▶ DIRECTIVE
Rewrite all of the data below with "image" substituted for every occurrence of "photograph" and everything else left unchanged. Leave the pictures out of your answer.

(Raw data)
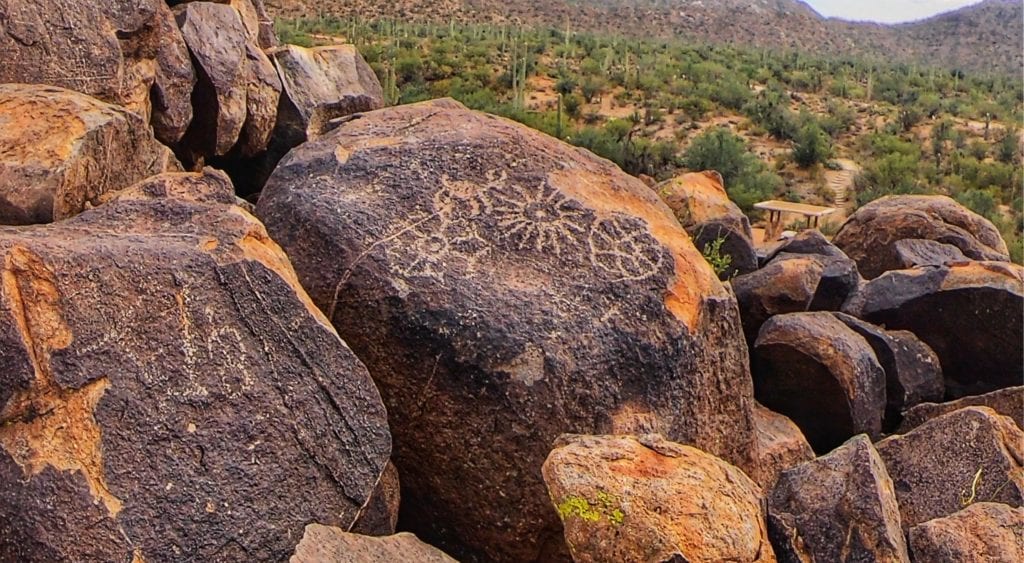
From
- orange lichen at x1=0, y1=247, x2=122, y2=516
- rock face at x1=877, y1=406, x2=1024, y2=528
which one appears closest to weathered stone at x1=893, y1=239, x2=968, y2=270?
rock face at x1=877, y1=406, x2=1024, y2=528

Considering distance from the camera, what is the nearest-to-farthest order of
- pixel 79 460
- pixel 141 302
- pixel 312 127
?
pixel 79 460 < pixel 141 302 < pixel 312 127

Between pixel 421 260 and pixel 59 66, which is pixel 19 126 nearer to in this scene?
pixel 59 66

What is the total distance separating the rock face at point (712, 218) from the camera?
7.27 metres

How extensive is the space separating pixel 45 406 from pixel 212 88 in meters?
4.20

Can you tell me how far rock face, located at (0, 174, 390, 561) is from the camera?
109 inches

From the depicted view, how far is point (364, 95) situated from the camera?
7949mm

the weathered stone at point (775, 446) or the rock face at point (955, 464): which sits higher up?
the rock face at point (955, 464)

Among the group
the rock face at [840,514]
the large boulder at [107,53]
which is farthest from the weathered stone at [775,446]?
the large boulder at [107,53]

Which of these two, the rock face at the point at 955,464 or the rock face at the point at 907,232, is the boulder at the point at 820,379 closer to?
the rock face at the point at 955,464

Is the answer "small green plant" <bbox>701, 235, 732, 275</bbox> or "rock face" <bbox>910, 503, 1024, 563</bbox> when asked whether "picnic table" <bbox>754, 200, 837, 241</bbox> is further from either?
"rock face" <bbox>910, 503, 1024, 563</bbox>

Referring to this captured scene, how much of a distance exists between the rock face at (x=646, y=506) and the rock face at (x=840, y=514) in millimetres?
184

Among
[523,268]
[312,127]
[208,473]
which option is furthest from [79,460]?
[312,127]

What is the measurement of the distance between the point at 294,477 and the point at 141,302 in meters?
0.71

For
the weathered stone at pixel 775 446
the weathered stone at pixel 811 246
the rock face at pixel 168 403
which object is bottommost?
the weathered stone at pixel 811 246
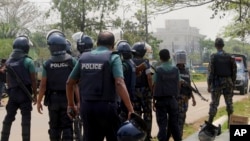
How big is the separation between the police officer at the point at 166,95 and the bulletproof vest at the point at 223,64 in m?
2.13

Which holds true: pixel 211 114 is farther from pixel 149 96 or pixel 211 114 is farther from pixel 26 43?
pixel 26 43

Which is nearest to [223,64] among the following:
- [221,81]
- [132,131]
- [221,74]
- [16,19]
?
[221,74]

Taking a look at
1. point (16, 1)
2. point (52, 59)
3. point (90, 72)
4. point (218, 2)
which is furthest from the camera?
point (16, 1)

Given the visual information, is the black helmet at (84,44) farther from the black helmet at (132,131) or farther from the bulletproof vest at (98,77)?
the black helmet at (132,131)

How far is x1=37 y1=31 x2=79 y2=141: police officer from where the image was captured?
7.04 m

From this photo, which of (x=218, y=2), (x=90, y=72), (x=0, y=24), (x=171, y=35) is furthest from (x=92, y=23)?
(x=171, y=35)

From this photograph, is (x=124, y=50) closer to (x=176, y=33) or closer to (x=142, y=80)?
(x=142, y=80)

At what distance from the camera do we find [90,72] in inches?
216

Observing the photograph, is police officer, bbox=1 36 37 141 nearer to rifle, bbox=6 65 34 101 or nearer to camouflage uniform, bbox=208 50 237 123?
rifle, bbox=6 65 34 101

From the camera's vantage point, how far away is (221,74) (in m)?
9.95

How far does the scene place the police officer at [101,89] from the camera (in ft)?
17.8

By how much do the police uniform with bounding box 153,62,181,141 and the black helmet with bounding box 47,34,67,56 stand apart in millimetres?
1569

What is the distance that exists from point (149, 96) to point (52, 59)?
6.46 ft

▶ FINAL ANSWER
From
- orange lichen at x1=0, y1=247, x2=122, y2=516
- rock face at x1=877, y1=406, x2=1024, y2=528
which one appears closest to weathered stone at x1=893, y1=239, x2=968, y2=270?
rock face at x1=877, y1=406, x2=1024, y2=528

Considering distance from the camera, what is the nearest-to-farthest order of
- pixel 79 460
- pixel 141 302
- pixel 312 127
?
pixel 79 460 < pixel 141 302 < pixel 312 127

Between pixel 421 260 and pixel 59 66, which is pixel 19 126 nearer to in this scene?
pixel 59 66

What is the total distance separating the rock face at point (712, 218) from the camera?
7.27 metres

How extensive is the space separating pixel 45 406 from pixel 212 88 in meters?
4.20

Can you tell me how far rock face, located at (0, 174, 390, 561) is from the camera?
109 inches

From the depicted view, how far is point (364, 95) situated from the camera?
7949mm

the weathered stone at point (775, 446) or the rock face at point (955, 464): which sits higher up?
the rock face at point (955, 464)

Among the group
the rock face at [840,514]
the large boulder at [107,53]
which is farthest from the weathered stone at [775,446]?
the large boulder at [107,53]

Which of these two, the rock face at the point at 955,464 or the rock face at the point at 907,232, is the boulder at the point at 820,379 closer to?
the rock face at the point at 955,464

Is the answer "small green plant" <bbox>701, 235, 732, 275</bbox> or "rock face" <bbox>910, 503, 1024, 563</bbox> when asked whether "picnic table" <bbox>754, 200, 837, 241</bbox> is further from either?
"rock face" <bbox>910, 503, 1024, 563</bbox>

Referring to this captured scene, how much of a distance exists between the rock face at (x=646, y=506) and the rock face at (x=840, y=514) in millimetres?
184

Among
[523,268]
[312,127]
[208,473]
which option is furthest from [79,460]?
[312,127]

What is the measurement of the distance between the point at 294,477 and the point at 141,302 in meters?
0.71

For
the weathered stone at pixel 775 446
the weathered stone at pixel 811 246
the rock face at pixel 168 403
which object is bottommost?
the weathered stone at pixel 811 246
How big is the separation between the police officer at the point at 166,95 and the bulletproof vest at the point at 223,64 in m?
2.13

Which holds true: pixel 211 114 is farther from pixel 149 96 or pixel 211 114 is farther from pixel 26 43?
pixel 26 43

Which is nearest to [223,64] among the following:
- [221,81]
- [132,131]
- [221,74]
- [16,19]
?
[221,74]

Taking a look at
1. point (16, 1)
2. point (52, 59)
3. point (90, 72)
4. point (218, 2)
which is furthest from the camera?
point (16, 1)

Given the visual information, is the black helmet at (84,44) farther from the black helmet at (132,131) or farther from the bulletproof vest at (98,77)?
the black helmet at (132,131)

How far is x1=37 y1=31 x2=79 y2=141: police officer from where the image was captured?
7.04 m

From this photo, which of (x=218, y=2), (x=90, y=72), (x=0, y=24), (x=171, y=35) is furthest from (x=92, y=23)?
(x=171, y=35)

From this image, is (x=124, y=50) closer to (x=176, y=33) or closer to (x=142, y=80)?
(x=142, y=80)

At what distance from the camera do we find [90,72] in inches?
216

Observing the image, is police officer, bbox=1 36 37 141 nearer to rifle, bbox=6 65 34 101 or nearer to camouflage uniform, bbox=208 50 237 123?
rifle, bbox=6 65 34 101

From the camera's vantage point, how far away is (221,74) (in m)?
9.95

How far does the scene place the police officer at [101,89] from the camera (in ft)?
17.8

By how much do the police uniform with bounding box 153,62,181,141 and the black helmet with bounding box 47,34,67,56 stand apart in millimetres?
1569

What is the distance that exists from point (149, 96) to point (52, 59)?
6.46 ft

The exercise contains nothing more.